Esercizio assegnato A:
Nel documento sulla tassazione delle rendite finanziarie, su quali rendimenti dovrebbe agire l'aliquota unica per rispettare la non retroattività della norma?
Esercizio assegnato B:
Continua il documento sulla tassazione delle rendite finanziarie a partire dall'ultima frase riportata.

Documento:
========================

D’altro canto l’elevamento della tassazione delle rendite finanziarie risponde soprattutto a un altro compito fondamentale, quello di impedire che diventi assolutamente conveniente per i capitali indirizzarsi verso la rendita anziché verso il rischio di impresa. Per quanto riguarda la tutela del piccolo risparmio, l’accento va allora posto sulla non retroattività della norma, nel senso che l’aliquota unica, quando finalmente si farà, dovrà agire solo sui rendimenti dei titoli di Stato di nuova emissione. All’obiezione, in sé non peregrina, che in questo modo si potrebbe dare vita ad un mercato duale dei titoli di Stato, si può rispondere prevedendo che la nuova tassazione dovrebbe comunque applicarsi anche ai rendimenti dei titoli di precedente emissione, qualora questi venissero venduti. Il che si potrebbe fare, se vi fosse la volontà politica e la determinazione necessarie, anche nel contesto della prossima sessione di bilancio.

========================

Dati forniti:
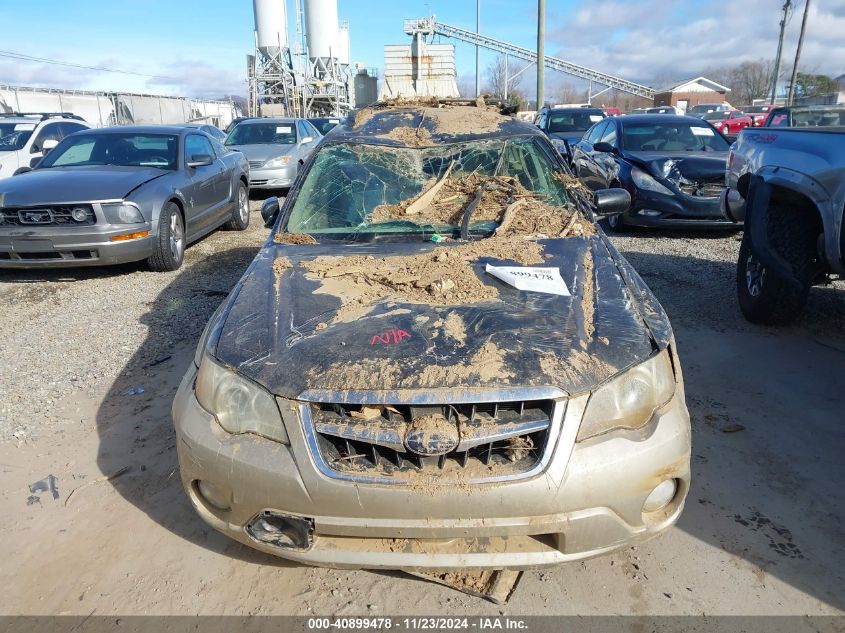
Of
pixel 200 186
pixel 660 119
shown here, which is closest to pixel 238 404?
pixel 200 186

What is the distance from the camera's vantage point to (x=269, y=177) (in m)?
11.2

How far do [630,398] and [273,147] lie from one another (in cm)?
1097

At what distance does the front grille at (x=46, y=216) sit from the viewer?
19.0 feet

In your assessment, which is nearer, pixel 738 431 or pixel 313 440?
pixel 313 440

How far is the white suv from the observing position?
33.3ft

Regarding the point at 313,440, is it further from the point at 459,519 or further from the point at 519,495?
the point at 519,495

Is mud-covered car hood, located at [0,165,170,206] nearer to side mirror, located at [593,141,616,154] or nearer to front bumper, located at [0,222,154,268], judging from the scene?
front bumper, located at [0,222,154,268]

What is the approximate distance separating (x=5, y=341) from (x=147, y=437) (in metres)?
2.37

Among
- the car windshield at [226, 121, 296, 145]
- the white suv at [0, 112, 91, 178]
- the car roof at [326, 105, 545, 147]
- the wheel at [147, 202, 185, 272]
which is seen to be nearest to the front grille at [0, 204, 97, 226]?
the wheel at [147, 202, 185, 272]

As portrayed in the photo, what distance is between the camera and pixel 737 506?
2646 millimetres

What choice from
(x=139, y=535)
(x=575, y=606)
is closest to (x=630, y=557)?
(x=575, y=606)

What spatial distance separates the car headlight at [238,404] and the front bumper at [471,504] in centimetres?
4

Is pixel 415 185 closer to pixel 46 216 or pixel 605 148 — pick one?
pixel 46 216

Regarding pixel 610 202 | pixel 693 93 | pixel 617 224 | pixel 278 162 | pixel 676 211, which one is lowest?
pixel 617 224
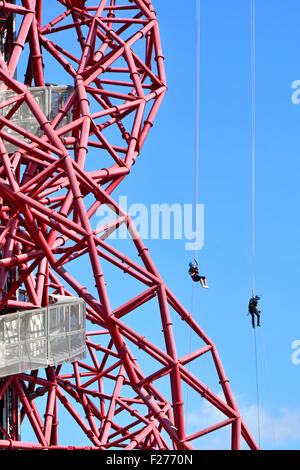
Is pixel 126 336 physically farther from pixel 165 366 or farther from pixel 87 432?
pixel 87 432

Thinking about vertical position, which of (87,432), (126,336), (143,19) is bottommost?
(87,432)

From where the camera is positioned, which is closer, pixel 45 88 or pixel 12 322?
pixel 12 322

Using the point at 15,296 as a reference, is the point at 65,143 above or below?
above

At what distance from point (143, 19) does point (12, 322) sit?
12.0 meters

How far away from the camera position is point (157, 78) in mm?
43469

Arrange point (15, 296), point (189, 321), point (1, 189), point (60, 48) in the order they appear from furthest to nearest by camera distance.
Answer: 1. point (60, 48)
2. point (15, 296)
3. point (189, 321)
4. point (1, 189)

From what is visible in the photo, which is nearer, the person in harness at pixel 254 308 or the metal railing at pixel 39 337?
the metal railing at pixel 39 337

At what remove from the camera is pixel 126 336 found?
3781 centimetres

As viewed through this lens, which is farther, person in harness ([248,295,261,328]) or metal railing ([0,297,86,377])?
person in harness ([248,295,261,328])

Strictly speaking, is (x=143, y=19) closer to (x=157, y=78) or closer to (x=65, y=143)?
(x=157, y=78)

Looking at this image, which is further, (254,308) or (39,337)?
(254,308)

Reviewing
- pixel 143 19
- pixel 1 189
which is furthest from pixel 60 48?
pixel 1 189
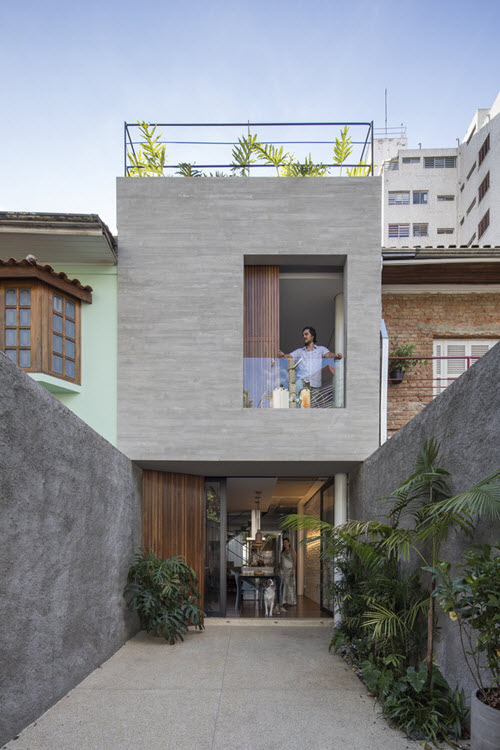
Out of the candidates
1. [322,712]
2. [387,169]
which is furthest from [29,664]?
[387,169]

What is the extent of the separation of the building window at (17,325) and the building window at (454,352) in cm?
661

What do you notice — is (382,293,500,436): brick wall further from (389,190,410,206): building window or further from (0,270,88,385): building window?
(389,190,410,206): building window

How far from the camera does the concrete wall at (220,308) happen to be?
25.2ft

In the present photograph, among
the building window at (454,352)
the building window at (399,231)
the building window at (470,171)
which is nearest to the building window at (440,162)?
the building window at (470,171)

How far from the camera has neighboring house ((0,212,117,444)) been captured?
23.4 feet

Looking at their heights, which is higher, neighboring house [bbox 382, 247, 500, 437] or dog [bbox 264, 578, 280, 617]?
neighboring house [bbox 382, 247, 500, 437]

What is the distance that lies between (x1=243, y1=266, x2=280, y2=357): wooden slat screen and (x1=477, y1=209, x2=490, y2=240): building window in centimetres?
2151

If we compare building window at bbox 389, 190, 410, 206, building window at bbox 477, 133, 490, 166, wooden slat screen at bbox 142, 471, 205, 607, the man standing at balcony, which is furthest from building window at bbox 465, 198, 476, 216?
wooden slat screen at bbox 142, 471, 205, 607

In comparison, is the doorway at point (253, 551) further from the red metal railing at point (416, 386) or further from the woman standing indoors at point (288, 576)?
the red metal railing at point (416, 386)

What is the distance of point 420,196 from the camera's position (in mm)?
31625

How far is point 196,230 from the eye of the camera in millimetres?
7941

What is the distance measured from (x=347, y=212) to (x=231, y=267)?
1959 millimetres

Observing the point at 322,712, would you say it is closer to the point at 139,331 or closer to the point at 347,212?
the point at 139,331

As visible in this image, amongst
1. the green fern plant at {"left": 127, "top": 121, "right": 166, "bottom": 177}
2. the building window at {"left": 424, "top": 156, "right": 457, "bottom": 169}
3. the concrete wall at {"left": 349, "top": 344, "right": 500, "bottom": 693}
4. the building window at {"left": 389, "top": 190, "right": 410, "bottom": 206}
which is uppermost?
the building window at {"left": 424, "top": 156, "right": 457, "bottom": 169}
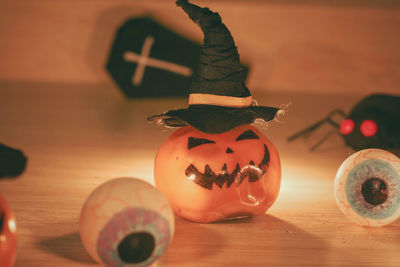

========================

Risultato A:
Solo sui rendimenti dei titoli di Stato di nuova emissione.

Risultato B:
* Alfonso Gianni è sottosegretario allo Sviluppo economico

La replica dell’autore

Contrariamente all’opinione di molti, il pensiero della cosiddetta Sinistra Radicale è spesso più libero di quello di alcuni riformisti nostrani che talvolta paiono essere succubi dei mercati.In quanto alla nominatività, che anche il sotto-sgretario Gianni pare temere, ricordo, come ho scritto nel mio articolo, che essa è la norma in due "templi" del mercato, la Gran Bretagna e gli Stati Uniti.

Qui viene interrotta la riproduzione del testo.